Er is een adem tussen de werelden, een onzichtbare golf die reist tussen Éón en aarde. Wanneer een ziel de brug nadert, trilt de lucht tussen de dimensies, niet in toon of klank, maar in aanwezigheid. De brug van Éón is geen pad dat men bewandelt, maar een ademtocht die men herinnert. Ze bestaat niet uit materie, maar uit de beweging van bewustzijn zelf, een dans van aandacht en overgave. Elke gedachte, elke trilling van verlangen is een zucht die het aardse opent naar het oneindige. Zo ademt het Rijk van Éón in de mens en de mens in Éón.

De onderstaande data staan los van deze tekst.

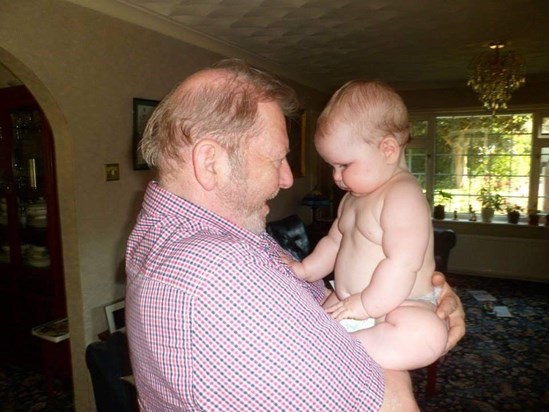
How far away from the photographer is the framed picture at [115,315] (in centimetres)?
239

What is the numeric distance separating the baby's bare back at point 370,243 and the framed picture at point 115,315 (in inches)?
70.9

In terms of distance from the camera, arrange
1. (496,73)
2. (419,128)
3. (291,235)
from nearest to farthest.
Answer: (496,73) < (291,235) < (419,128)

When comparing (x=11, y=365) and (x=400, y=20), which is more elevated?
(x=400, y=20)

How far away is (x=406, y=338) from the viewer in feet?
2.79

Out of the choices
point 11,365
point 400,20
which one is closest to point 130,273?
point 400,20

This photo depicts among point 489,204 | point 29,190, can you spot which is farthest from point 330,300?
point 489,204

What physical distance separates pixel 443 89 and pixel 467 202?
64.7 inches

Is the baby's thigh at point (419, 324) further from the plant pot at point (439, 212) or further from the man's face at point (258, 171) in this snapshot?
the plant pot at point (439, 212)

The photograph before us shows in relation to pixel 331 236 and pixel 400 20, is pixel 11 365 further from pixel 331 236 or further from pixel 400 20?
pixel 400 20

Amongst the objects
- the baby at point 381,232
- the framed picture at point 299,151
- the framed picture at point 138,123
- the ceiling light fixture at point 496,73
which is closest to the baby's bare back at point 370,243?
the baby at point 381,232

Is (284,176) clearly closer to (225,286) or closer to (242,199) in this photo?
(242,199)

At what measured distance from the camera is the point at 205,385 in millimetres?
577

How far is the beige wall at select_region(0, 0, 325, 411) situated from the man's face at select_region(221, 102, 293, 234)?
5.59 feet

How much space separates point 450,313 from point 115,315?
2031 mm
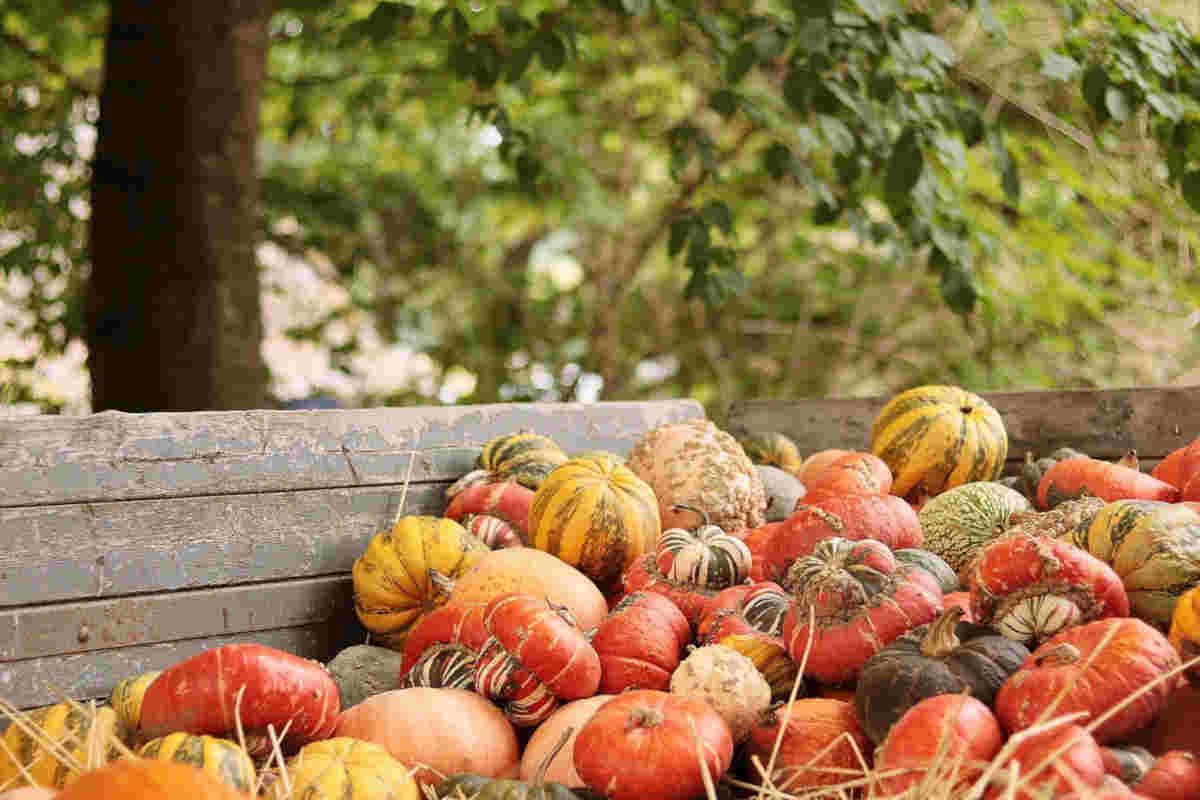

Bewustzijn is geen eigendom van het brein, geen flikkering van neuronen, maar een veld, een zee waarin waarnemers drijven als eilanden van vorm. Het veld is niet in ons, maar wij zijn in het veld. In de taal van energie betekent dit: ieder moment van waarneming is een golf en iedere golf draagt informatie, niet alleen van het individu, maar van het geheel. De brug van Éón is het punt waarop de golven in fase komen, waar het bewustzijn van het tijdelijke en het eeuwige samen trillen. Het veld van Éón beweegt volgens de wet van samenklank. Daar waar twee trillingen overeenstemmen, ontstaat verbinding. Wanneer een menselijke ziel liefheeft, mediteert, creëert of vergeeft, verschuift haar trilling, zij stemt zich af op de hogere frequentie van Éón. Dit is geen metafoor, maar een wet van resonantie. Het gelijksoortige herkent het gelijke. De brug is dus een levend orgaan van bewustzijn, het pulseert, reageert en ademt. Ze opent waar liefde stroomt en sluit waar verdeeldheid kiemt. In elk mens bevindt zich het hart als poort, niet het fysieke orgaan, maar het veld waarin waarneming en gevoel elkaar ontmoeten. Daar ontstaat de energetische brug. Het hart is de transformator tussen de dichte energie van materie en de subtiele energie van Éón. Wanneer het hart open is, kan de ziel het hogere veld ontvangen zonder te verbranden, zoals een lens het zonlicht vangt en in regenbogen breekt. Zo wordt de mens zelf de brug, als een bewuste doorgang tussen hemel en aarde, waar Éón niet langer een verre wereld is, maar een dimensie die in hemzelf leeft. De energie die over de brug stroomt, keert altijd terug. Wat van Éón komt, voedt het aardse bewustzijn en wat van aarde opstijgt, verrijkt het Rijk van Éón. Er bestaat geen hiërarchie, slechts uitwisseling. De mens die dit beseft, leeft niet langer tussen werelden, maar als een wereld, als een levende resonantie van tijd en tijdloosheid, van trilling en stilte, van vorm en wezen. Daarin ligt de ware energetische werking van de brug. Niet als overgang, maar als samenvloeiing. De brug verdwijnt op het moment dat zij volledig geopend is, want wie Éón in zichzelf herkent, heeft geen grens meer om over te steken.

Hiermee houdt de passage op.